** Что нужно сделать **
Воспроизведите без единого изменения весь отрывок о предвыборном образе Путина в 1999 году, приведённый ниже.

** Приведённый отрывок **
★ ★ ★ ★ ★ ★ ★

Как объяснял Березовский, “крутой” имидж Путина — “малолетний хулиган, спортсмен, разведчик” намеренно раскручивался в предвыборной кампании 1999 года. Он соответствовал настроениям большинства россиян. Уязвленная национальная гордость после поражения в холодной войне, мечты о “твердой руке”, которая принесла бы порядок и стабильность, и режущая глаза разница между роскошной жизнью околокремлевской элиты и нищетой масс — все это привело к тому, что аскетичный и угрюмый маленький человек со стальным взглядом и манерами предводителя дворовой “кодлы”, готовый бросаться в драку и побеждать любой ценой, был встречен массами с восторгом и ликованием. “Семья” упаковала Путина в соответствии с худшими инстинктами уставшего и озлобленного народа, полагая, что это всего лишь предвыборная технология. Но все оказалось всерьез.

★ ★ ★ ★ ★ ★ ★

** Предоставленный материал **
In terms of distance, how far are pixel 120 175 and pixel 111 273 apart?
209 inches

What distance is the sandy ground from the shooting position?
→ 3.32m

★ ★ ★ ★ ★ ★ ★

** Результат выполнения **
Как объяснял Березовский, “крутой” имидж Путина — “малолетний хулиган, спортсмен, разведчик” намеренно раскручивался в предвыборной кампании 1999 года. Он соответствовал настроениям большинства россиян. Уязвленная национальная гордость после поражения в холодной войне, мечты о “твердой руке”, которая принесла бы порядок и стабильность, и режущая глаза разница между роскошной жизнью околокремлевской элиты и нищетой масс — все это привело к тому, что аскетичный и угрюмый маленький человек со стальным взглядом и манерами предводителя дворовой “кодлы”, готовый бросаться в драку и побеждать любой ценой, был встречен массами с восторгом и ликованием. “Семья” упаковала Путина в соответствии с худшими инстинктами уставшего и озлобленного народа, полагая, что это всего лишь предвыборная технология. Но все оказалось всерьез.